À ce propos, un exemple particulièrement significatif dans la seconde moitié du XVIIe siècle est donné par Newton. Newton est un savant ouvert qui aime débattre des questions scientifiques et qui consacre aussi une grande partie de sa vie à l’alchimie, fréquente des alchimistes et met en commun ses connaissances avec les leurs. Les deux visions peuvent pour lui aller ensemble. Auparavant, dans un de ses ouvrages, Kepler disait (je cite en paraphrasant) : « On rejette l’astrologie parce que je fais des mathématiques célestes, mais il ne faut pas jeter le bébé avec l’eau du bain. Ce n’est pas parce que l’astronomie a raison que l’astrologie a tort. Ce sont deux niveaux différents ». Il existe encore parfois, aux XVIe et XVIIe siècles, une sorte de parallélisme entre les deux. Mais il y a surtout de plus en plus opposition. Et l’imaginaire mécaniste du monde a de plus en plus tendance à rejeter l’autre forme de pensée, que j’appelle ésotérique, à vouloir la réduire.

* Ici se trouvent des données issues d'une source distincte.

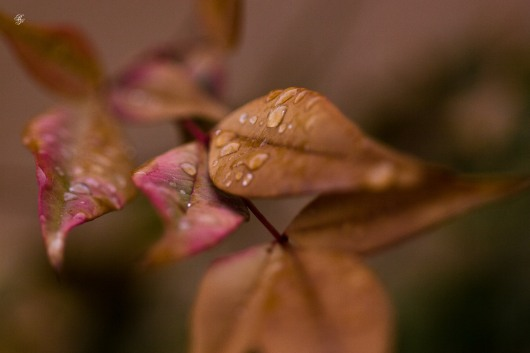 Thick, pointed brown leaves covered in raindrops, macro.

Au XVIIIe siècle, époque prométhéenne, marquée du sceau des « Lumières », on voit, en contraste, se multiplier les sociétés initiatiques, maçonniques, paramaçonniques. C’est le prolongement, l’accentuation, de cette rupture. L’apogée de la vision scientifique, réductionniste et mécaniste du monde se situe à la fin du XIXe siècle et au début du XXe avec le scientisme. Aujourd’hui, en cette fin de XXe siècle, l’occasion est donnée d’un retour à une tolérance, qui s’exprime sous la forme d’une coexistence – plus ou moins pacifique pour l’instant – entre la forme de pensée de type ésotérique et la forme de pensée scientifique au sens classique du terme. De plus en plus, on essaie même de trouver des ponts entre les deux. Un des exemples les plus intéressants est le livre de Besarab Nicolescu, Science, conscience et évolution, Essai sur Jakob Boehme (5).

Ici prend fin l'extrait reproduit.